(Collected data)
-------
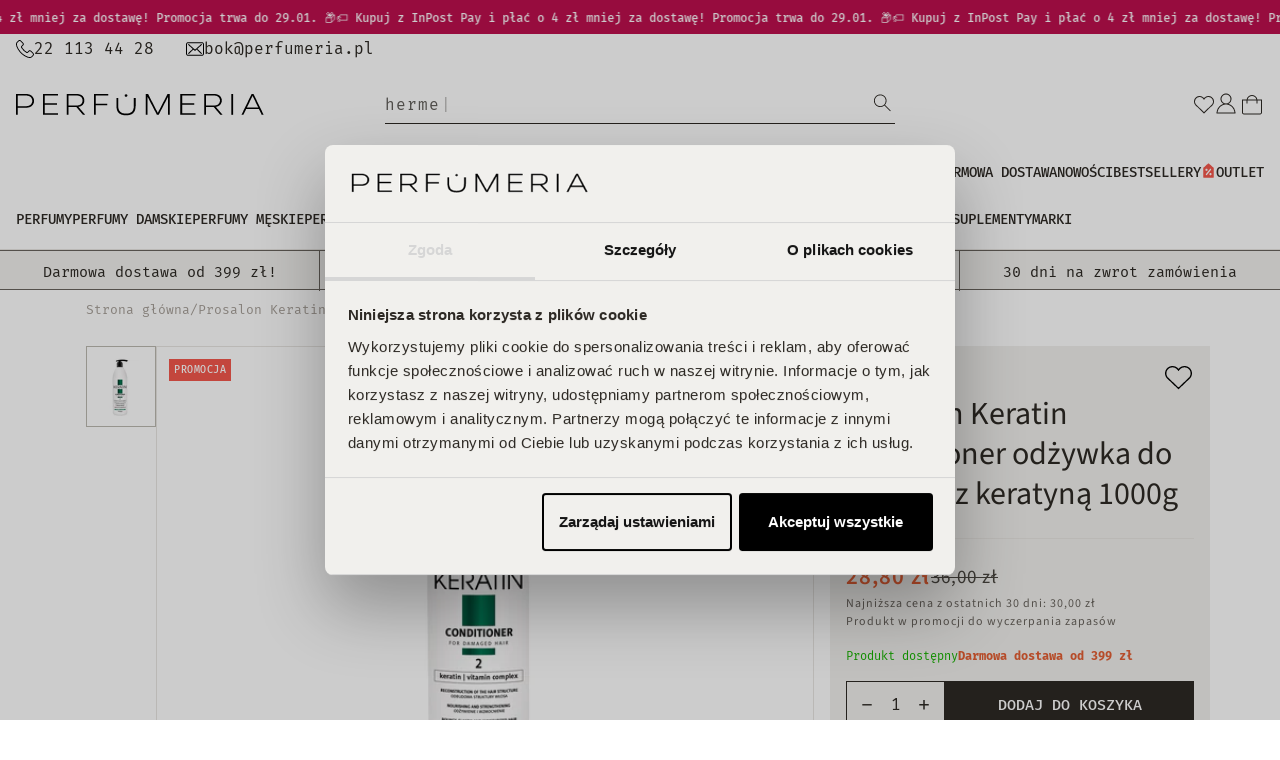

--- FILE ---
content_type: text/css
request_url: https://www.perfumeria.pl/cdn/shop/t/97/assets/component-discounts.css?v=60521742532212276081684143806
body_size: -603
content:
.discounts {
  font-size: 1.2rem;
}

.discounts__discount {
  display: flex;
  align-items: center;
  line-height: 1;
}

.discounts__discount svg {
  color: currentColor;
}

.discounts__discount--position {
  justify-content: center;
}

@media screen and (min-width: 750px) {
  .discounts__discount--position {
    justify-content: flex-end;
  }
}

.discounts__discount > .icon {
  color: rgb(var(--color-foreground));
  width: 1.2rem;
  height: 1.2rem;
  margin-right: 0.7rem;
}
-------
Which lines of the data contain the string "color"? Copy each of them.

  color: currentColor;
  color: rgb(var(--color-foreground));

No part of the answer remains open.